Image-backed grounding data>
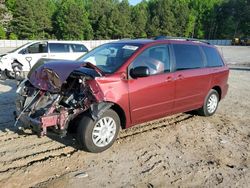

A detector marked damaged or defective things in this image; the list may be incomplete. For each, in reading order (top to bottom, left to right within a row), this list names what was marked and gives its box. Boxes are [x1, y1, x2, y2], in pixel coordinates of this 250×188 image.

crumpled hood [28, 58, 103, 92]
damaged red minivan [13, 39, 229, 152]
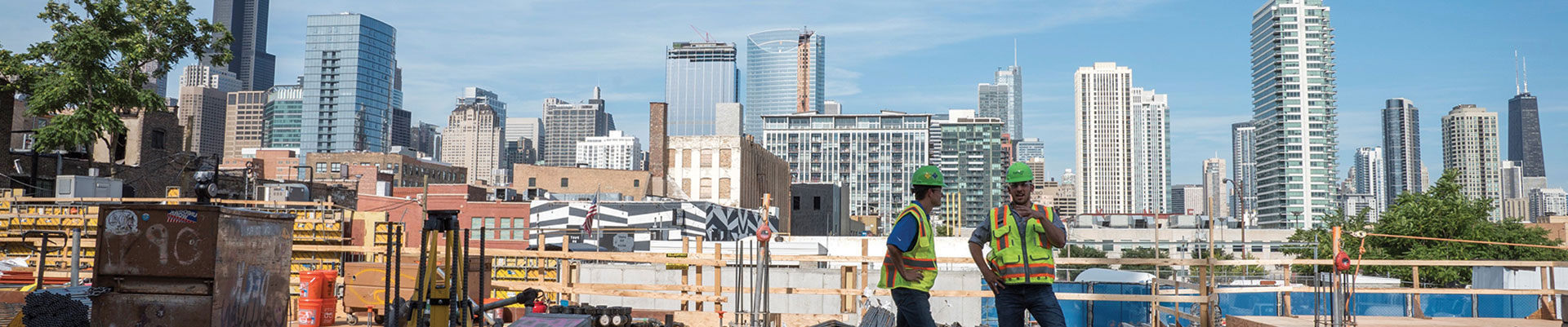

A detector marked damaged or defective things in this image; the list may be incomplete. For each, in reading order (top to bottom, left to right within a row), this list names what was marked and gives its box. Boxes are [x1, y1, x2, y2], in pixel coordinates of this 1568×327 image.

rusty metal dumpster [89, 205, 294, 325]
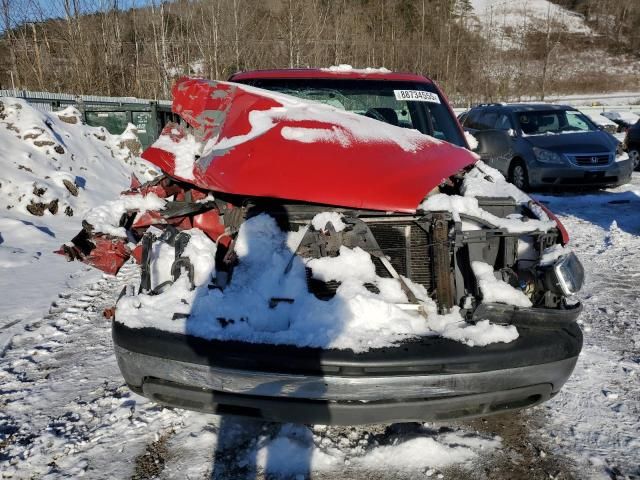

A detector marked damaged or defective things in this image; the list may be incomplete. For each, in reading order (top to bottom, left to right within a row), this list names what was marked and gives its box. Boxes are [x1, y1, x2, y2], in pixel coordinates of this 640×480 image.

crumpled hood [144, 78, 476, 213]
crumpled hood [524, 129, 616, 154]
wrecked red pickup truck [60, 68, 584, 424]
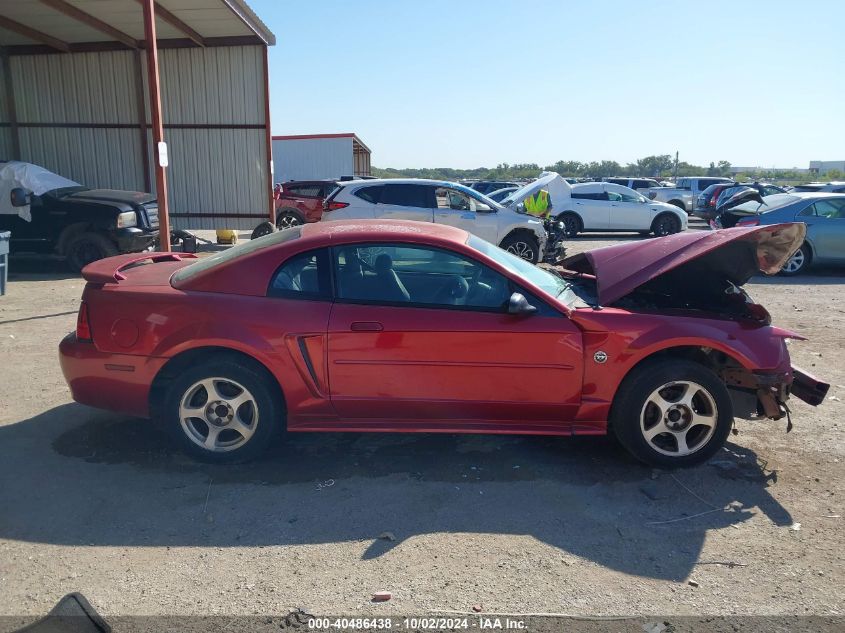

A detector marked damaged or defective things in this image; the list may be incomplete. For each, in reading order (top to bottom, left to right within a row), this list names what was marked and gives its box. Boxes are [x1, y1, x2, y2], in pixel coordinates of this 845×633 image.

headlight area damage [560, 222, 832, 424]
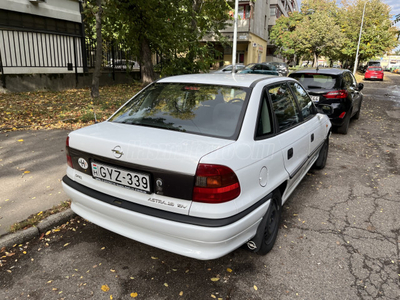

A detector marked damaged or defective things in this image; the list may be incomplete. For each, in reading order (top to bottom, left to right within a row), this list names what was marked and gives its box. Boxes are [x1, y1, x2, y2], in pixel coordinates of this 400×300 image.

cracked pavement [0, 73, 400, 300]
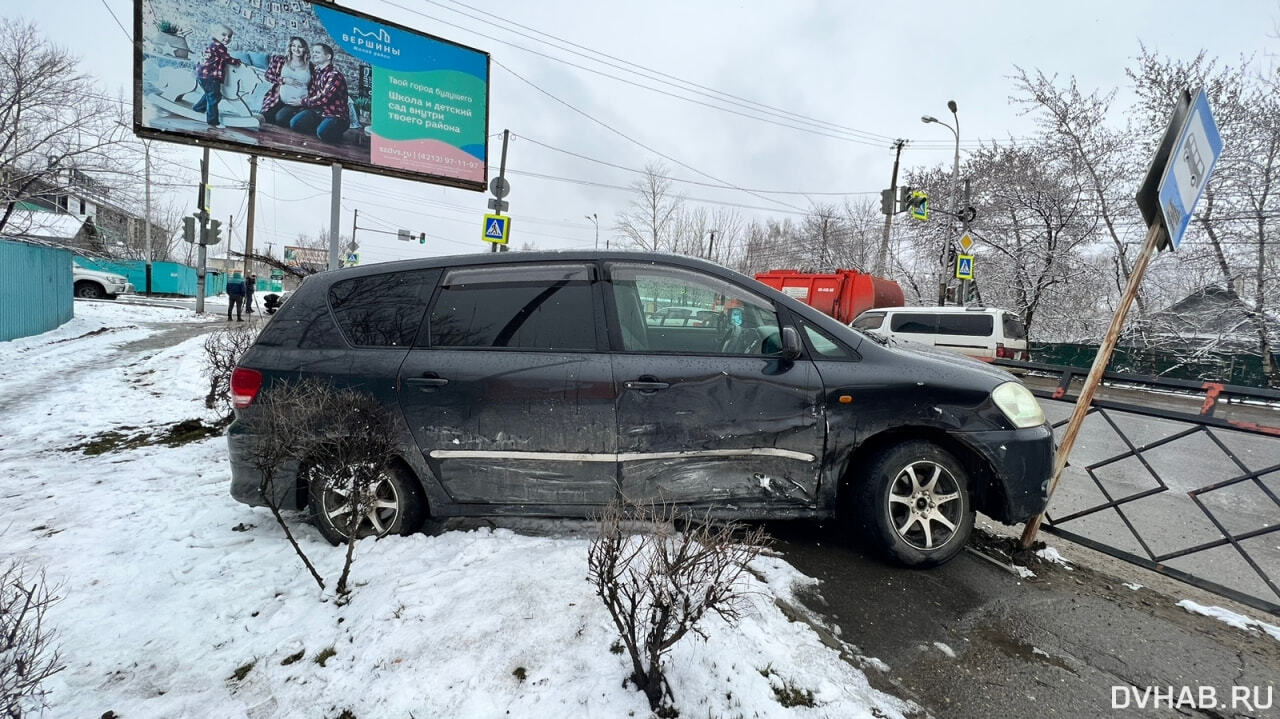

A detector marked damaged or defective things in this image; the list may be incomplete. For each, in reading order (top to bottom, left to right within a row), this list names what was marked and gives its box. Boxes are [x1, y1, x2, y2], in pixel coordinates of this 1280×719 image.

Your goal>
Would you mind repeating the records above exactly, without the pictures?

Output below>
A detector marked damaged or defective things in this image; the list may be incomplete. For each, in reading order (top to bottom, left to right within a row), this list names what was marked and gives its box. Boxes are [x1, y1, x2, y2], in pixel coordinates of this 250×188 image.

crumpled hood [28, 58, 103, 92]
damaged red minivan [13, 39, 229, 152]

A detector marked damaged or defective things in this image; the list may be incomplete. For each, in reading order (top to bottom, left to right within a row), this list names what was marked and gives its box. Boxes are [x1, y1, x2, y2], in pixel coordinates of this 1568×327 image.

rusty metal dumpster [89, 205, 294, 325]

A detector marked damaged or defective things in this image; the list may be incomplete. For each, in reading order (top to bottom, left to right within a row), this list names what was marked and gives its box. Boxes are [x1, y1, x2, y2], in pixel coordinates of this 640×480 image.

crumpled hood [144, 78, 476, 213]
crumpled hood [524, 129, 616, 154]
wrecked red pickup truck [60, 68, 584, 424]

A detector marked damaged or defective things in this image; the list may be incomplete. For each, in reading order (top to bottom, left to right within a row), this list names what was marked and gives its box. Boxes are [x1, y1, x2, y2], in pixel coordinates of this 845×633 image.

headlight area damage [560, 222, 832, 424]

A detector marked damaged or defective things in this image; the list may be incomplete. For each, in reading order (top to bottom, left to right within a row), this list names what was marked and gives its box. Boxes are [x1, y1, x2, y2], in pixel coordinates of this 400×300 image.

cracked pavement [0, 73, 400, 300]

A detector marked damaged or defective things in this image; the list may be incomplete. For each, in reading order (top to bottom, left to right within a row), this list names what was marked and gives its box. Boxes are [x1, y1, x2, y2], in pixel coordinates of this 1280×719 image.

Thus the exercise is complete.